I made a little discovery last night. I covered the screen with fresh water from our water butt and scrubbed with the bug remover side of my meguairs wash mitt. The greasy marks (mostly where the passenger side wiper stops upright) seemed to gradually fade away. I'm expecting it to come back when I use the wipers again in the rain. I'm convinced the wipers have something on them


----------



## throwa62start (Aug 1, 2011)

Paul_W said:


> I made a little discovery last night. I covered the screen with fresh water from our water butt and scrubbed with the bug remover side of my meguairs wash mitt. The greasy marks (mostly where the passenger side wiper stops upright) seemed to gradually fade away. I'm expecting it to come back when I use the wipers again in the rain. I'm convinced the wipers have something on them


Paul, any update on this?
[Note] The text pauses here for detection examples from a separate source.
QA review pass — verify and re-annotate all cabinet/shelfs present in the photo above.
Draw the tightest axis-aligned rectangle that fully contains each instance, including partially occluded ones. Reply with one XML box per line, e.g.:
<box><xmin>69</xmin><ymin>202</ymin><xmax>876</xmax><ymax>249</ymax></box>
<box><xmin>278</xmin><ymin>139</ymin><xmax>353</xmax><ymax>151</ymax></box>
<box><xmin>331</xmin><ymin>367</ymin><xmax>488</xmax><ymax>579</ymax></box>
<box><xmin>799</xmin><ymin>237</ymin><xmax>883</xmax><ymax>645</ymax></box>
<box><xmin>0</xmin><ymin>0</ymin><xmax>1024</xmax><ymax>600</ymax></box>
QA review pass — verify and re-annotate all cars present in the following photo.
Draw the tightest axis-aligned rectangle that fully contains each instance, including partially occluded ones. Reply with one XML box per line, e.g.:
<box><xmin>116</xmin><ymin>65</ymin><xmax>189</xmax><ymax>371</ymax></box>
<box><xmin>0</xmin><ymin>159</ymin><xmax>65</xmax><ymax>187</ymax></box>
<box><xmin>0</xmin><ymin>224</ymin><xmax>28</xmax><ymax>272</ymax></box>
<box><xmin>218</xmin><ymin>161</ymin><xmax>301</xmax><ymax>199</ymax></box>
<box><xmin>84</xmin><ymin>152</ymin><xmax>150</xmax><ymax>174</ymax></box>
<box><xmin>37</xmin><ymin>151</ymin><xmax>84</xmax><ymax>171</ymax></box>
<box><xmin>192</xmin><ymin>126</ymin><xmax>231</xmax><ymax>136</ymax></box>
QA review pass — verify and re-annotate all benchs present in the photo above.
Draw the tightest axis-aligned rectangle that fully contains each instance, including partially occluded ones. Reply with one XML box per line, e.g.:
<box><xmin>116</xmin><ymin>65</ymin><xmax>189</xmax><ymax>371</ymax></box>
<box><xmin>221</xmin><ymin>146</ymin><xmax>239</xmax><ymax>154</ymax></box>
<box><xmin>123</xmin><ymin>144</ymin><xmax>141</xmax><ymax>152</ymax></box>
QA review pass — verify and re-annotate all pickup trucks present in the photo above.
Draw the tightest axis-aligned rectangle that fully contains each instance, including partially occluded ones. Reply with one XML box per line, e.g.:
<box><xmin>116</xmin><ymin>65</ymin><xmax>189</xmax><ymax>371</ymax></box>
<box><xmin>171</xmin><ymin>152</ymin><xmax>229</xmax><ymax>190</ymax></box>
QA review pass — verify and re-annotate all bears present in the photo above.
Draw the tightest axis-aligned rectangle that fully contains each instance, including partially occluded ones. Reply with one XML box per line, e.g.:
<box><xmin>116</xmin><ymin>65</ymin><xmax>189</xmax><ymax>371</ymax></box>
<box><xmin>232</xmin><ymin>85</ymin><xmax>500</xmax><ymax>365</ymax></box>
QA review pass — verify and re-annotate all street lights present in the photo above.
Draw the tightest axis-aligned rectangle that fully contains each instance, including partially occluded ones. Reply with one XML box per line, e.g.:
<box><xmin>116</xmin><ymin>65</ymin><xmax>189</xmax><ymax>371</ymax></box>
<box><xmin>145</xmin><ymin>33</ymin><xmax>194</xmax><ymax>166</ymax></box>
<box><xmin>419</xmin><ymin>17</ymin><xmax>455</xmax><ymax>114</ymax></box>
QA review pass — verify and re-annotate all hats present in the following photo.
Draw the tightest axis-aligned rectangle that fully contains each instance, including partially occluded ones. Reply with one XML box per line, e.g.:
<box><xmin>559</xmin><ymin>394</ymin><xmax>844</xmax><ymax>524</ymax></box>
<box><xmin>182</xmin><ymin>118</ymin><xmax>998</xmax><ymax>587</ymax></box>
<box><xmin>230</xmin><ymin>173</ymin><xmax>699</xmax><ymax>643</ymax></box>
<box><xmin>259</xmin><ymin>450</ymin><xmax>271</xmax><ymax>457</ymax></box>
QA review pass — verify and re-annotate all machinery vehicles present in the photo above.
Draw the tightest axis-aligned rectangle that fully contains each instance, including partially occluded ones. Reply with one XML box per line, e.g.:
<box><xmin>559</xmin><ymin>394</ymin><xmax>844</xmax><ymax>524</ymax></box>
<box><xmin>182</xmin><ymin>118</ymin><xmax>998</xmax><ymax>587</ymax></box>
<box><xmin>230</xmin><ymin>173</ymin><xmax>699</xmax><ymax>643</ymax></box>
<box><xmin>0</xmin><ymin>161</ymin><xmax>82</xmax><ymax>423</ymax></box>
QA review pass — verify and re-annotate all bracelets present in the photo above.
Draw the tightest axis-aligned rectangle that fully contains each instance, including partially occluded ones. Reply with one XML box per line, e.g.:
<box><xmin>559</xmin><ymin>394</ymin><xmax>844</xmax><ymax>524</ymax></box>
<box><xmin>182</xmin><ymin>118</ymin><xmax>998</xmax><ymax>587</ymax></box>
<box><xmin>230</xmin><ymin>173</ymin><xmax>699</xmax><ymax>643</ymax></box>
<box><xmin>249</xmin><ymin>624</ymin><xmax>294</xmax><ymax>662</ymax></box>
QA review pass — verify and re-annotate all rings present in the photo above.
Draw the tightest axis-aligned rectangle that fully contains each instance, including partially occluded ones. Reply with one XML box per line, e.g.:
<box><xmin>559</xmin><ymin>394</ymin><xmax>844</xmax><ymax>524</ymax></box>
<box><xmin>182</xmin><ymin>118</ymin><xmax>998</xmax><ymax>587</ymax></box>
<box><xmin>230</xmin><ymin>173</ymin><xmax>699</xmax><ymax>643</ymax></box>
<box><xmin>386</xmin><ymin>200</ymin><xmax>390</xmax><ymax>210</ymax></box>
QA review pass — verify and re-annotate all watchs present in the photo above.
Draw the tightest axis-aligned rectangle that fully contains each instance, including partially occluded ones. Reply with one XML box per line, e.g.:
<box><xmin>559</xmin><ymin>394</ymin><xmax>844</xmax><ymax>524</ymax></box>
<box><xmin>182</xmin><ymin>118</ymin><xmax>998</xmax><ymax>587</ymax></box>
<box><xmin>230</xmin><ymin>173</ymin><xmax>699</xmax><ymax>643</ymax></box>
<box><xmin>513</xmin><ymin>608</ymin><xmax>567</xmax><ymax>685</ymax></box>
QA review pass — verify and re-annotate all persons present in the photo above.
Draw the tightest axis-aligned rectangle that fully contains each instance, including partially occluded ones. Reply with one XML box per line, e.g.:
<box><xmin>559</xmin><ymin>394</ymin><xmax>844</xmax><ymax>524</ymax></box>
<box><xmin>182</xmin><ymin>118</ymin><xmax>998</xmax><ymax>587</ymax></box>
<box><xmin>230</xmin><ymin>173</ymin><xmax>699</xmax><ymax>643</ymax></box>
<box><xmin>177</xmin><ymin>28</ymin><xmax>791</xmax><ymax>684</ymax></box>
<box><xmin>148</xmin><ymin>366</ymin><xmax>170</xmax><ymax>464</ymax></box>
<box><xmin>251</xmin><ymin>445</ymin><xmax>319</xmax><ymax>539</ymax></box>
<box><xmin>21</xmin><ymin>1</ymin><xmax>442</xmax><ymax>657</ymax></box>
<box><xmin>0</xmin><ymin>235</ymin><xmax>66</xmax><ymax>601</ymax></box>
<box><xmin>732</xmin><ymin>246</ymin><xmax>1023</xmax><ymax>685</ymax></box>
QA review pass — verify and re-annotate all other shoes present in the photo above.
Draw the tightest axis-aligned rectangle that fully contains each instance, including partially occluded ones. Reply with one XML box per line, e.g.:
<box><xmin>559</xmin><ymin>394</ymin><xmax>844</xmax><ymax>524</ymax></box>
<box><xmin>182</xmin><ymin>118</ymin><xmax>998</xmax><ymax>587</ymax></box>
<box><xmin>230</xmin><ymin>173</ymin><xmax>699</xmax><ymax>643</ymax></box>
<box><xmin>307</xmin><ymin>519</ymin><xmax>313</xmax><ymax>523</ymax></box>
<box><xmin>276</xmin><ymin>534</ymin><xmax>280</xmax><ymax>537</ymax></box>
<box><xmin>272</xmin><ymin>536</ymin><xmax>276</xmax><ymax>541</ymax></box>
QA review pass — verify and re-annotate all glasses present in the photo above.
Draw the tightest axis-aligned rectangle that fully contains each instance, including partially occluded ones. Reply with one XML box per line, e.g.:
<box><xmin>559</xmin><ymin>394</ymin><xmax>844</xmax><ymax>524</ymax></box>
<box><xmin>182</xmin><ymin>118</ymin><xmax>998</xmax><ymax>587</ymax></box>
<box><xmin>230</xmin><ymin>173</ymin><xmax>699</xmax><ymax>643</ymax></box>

I've had my Sirocco for 3 weeks and got exactly the same problem with flippin squeeky wiper blades.. Any success stories with products would be greatfully recieved.:thumb:


----------



## hooley (Nov 10, 2010)

Hi Paul,
Bar Keepers Friend (BKF) - see a post a I did a while back, seems like you have the same problem that I did. 
http://www.detailingworld.co.uk/forum/showthread.php?t=199453

Once done, i found best not to treat the Windscreen with any sort of glass cleaner. After washing the car I would just re-apply a small amount on a damp microfibre each time and hose with water.

Regards Hooley.


----------